MARCHÉS AGRICOLES
Ukraine et sécheresse attisent l’incertitude
Malgré de bonnes perspectives de récolte et des prix élevés, l’envolée des coûts des intrants, conséquence de la guerre en Ukraine, place plusieurs secteurs dans une situation difficile. S’ajoute à cela la sécheresse qui pourrait toucher les céréales.
« Dans des circonstances normales, je pourrais dire que les marchés se portent globalement bien. Malheureusement, nous ne sommes pas dans des circonstances normales. » Tels ont été les propos introductifs du commissaire européen à l’Agriculture, Janusz Wojciechowski, lors de son échange sur la situation des marchés agricoles de l’Union européenne avec les ministres des Vingt-sept, le 24 mai à Bruxelles. En effet, les perspectives de production sont bonnes et les prix élevés dans la plupart des secteurs. Mais l’invasion de l’Ukraine par la Russie a rebattu les cartes en faisant s’envoler les prix des intrants (engrais, énergie et aliments pour animaux). À cela s’ajoutent les conditions météorologiques récentes, avec une sécheresse qui touche déjà de nombreux pays européens et menace de se prolonger durant l’été. « Difficile dans ce contexte de prédire avec une grande certitude comment les choses peuvent évoluer », admet le commissaire européen. Et d’ajouter que selon les dernières statistiques disponibles, l’inflation alimentaire a atteint 8,9 % dans l’Union européenne « ce qui risque d’entraîner une instabilité économique générale, car une inflation élevée et croissante est toujours compliquée à corriger ».
Les coûts des intrants
La plupart des ministres de l’Agriculture ont mentionné les coûts élevés des intrants qui ne sont pas entièrement compensés par des prix de vente plus élevés. Le secteur de l’élevage – et en particulier celui du porc – est le plus en difficulté, même si les prix de la viande sont à la hausse. « Nos informations indiquent que pour les principaux engrais azotés, les prix prévus pour les mois à venir se situeraient au niveau de l’automne 2021. C’est encore beaucoup plus élevé que la majeure partie de l’année dernière ou qu’en 2020 », a prévenu le commissaire européen. Côté oléagineux, « nos efforts pour améliorer les flux commerciaux avec l’Ukraine continuent d’assurer, bien que dans une moindre mesure, la stabilité des importations de tous les oléagineux et huiles végétales ». Et le secteur des fruits et légumes est, lui aussi, fortement touché par la crise actuelle. « Nous constatons une augmentation du coût des intrants et une disponibilité difficile de certains intrants et matériaux, ainsi que des possibilités d’exportation réduites en raison du conflit en cours », note la Commission européenne.

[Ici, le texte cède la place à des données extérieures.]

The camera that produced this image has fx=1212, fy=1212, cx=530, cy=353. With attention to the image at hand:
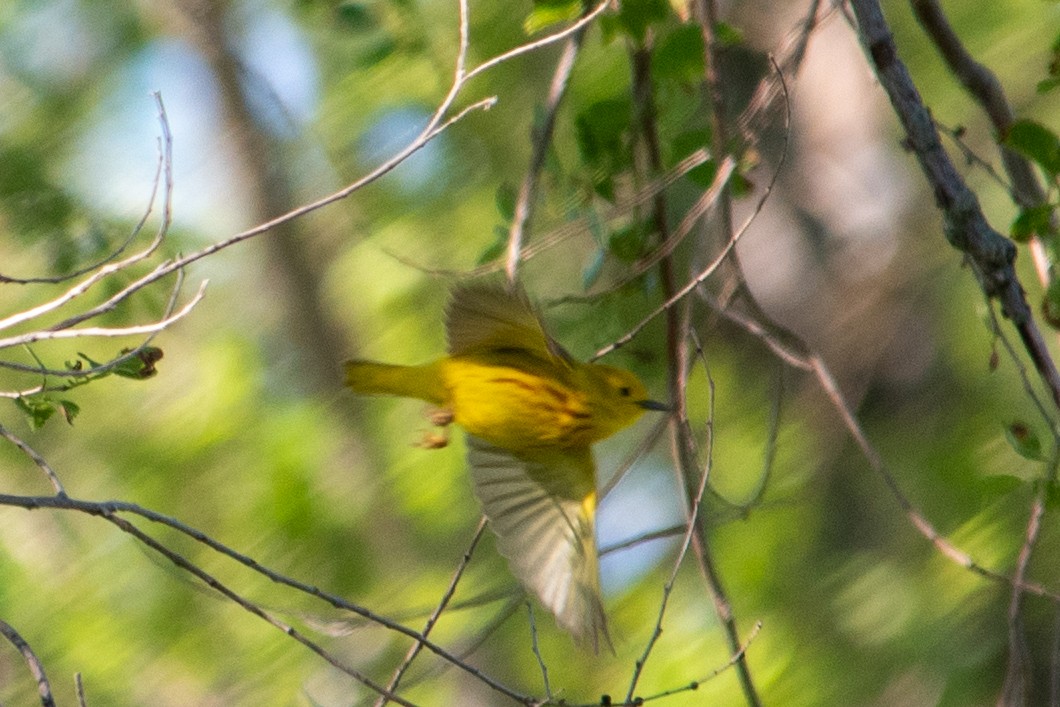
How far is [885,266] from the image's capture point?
4855 mm

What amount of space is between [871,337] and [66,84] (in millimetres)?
3556

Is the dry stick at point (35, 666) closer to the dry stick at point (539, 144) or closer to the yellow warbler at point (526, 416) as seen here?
the dry stick at point (539, 144)

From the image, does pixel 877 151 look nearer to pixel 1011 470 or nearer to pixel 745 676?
pixel 1011 470

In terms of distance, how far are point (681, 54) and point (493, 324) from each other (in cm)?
87

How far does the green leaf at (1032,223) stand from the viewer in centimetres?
241

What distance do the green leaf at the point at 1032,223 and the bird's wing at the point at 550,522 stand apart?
131 centimetres

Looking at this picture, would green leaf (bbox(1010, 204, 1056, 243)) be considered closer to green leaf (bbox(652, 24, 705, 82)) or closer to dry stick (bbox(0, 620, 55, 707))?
green leaf (bbox(652, 24, 705, 82))

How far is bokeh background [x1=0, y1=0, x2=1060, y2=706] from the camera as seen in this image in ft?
15.7

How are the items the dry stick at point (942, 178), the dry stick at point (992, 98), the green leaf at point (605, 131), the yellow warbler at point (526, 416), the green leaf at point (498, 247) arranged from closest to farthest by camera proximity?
the dry stick at point (942, 178) < the dry stick at point (992, 98) < the green leaf at point (605, 131) < the green leaf at point (498, 247) < the yellow warbler at point (526, 416)

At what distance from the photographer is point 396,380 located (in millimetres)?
3307

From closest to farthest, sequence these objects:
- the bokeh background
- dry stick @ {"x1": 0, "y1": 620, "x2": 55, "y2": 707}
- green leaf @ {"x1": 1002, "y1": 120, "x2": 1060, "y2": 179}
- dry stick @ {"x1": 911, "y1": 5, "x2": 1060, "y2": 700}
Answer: dry stick @ {"x1": 0, "y1": 620, "x2": 55, "y2": 707} → green leaf @ {"x1": 1002, "y1": 120, "x2": 1060, "y2": 179} → dry stick @ {"x1": 911, "y1": 5, "x2": 1060, "y2": 700} → the bokeh background

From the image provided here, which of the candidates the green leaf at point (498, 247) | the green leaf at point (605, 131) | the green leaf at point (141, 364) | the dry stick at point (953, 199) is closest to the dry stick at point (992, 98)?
the dry stick at point (953, 199)

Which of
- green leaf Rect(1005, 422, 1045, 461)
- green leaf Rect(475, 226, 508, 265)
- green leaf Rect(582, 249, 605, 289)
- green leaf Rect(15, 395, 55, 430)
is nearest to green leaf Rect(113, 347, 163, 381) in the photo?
green leaf Rect(15, 395, 55, 430)

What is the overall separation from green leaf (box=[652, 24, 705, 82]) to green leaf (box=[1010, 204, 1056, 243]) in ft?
2.53
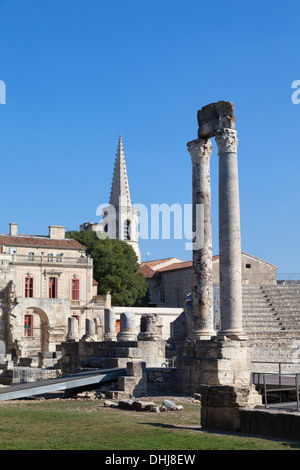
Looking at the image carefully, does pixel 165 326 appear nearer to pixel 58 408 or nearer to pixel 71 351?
pixel 71 351

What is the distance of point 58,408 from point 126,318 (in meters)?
9.05

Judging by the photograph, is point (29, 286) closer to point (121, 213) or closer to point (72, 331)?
point (72, 331)

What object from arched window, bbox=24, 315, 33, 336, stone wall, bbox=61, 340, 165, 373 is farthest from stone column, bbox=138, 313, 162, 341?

Prévisions de récolte revues à la baisse
Pour les céréales, les conditions météorologiques sont préoccupantes. La Belgique a présenté une note aux ministres de l’Agriculture dans laquelle elle s’inquiète de l’absence de précipitations ce printemps. « La situation est proche de celle qu’ont connue les agriculteurs en 1976 en termes de déficit pluviométrique cumulé au cours des 90 derniers jours », souligne la délégation belge, qui met en garde contre « une détérioration de l’état des cultures vivrières et de la disponibilité des aliments pour le bétail, avec des baisses généralisées de productivité ». Elle demande à la Commission européenne « d’explorer les possibilités de dérogation à certaines exigences de verdissement ». Des inquiétudes reprises par une douzaine de délégations. Les prévisions de production de maïs de l’Union européenne restent, pour l’instant, à un niveau record. Mais le commissaire européen a convenu que les prévisions météorologiques suscitent désormais des inquiétudes : « Malgré le bon état des cultures en avril, la sécheresse qui a sévi dans la plupart des pays de l’Union européenne en mai a déjà eu des répercussions négatives sur les cultures d’hiver dans un certain nombre d’États membres. La période de sécheresse pourrait entraîner une révision à la baisse des potentiels de rendement de certaines cultures, surtout si ces conditions persistent ». Il est trop tôt pour en quantifier avec précision les impacts potentiels. « Je peux vous assurer que la Commission européenne suit de près la situation », n’a pu que conclure Janusz Wojciechowski, qui a déjà proposé ces derniers mois de nombreux instruments de gestion de crise.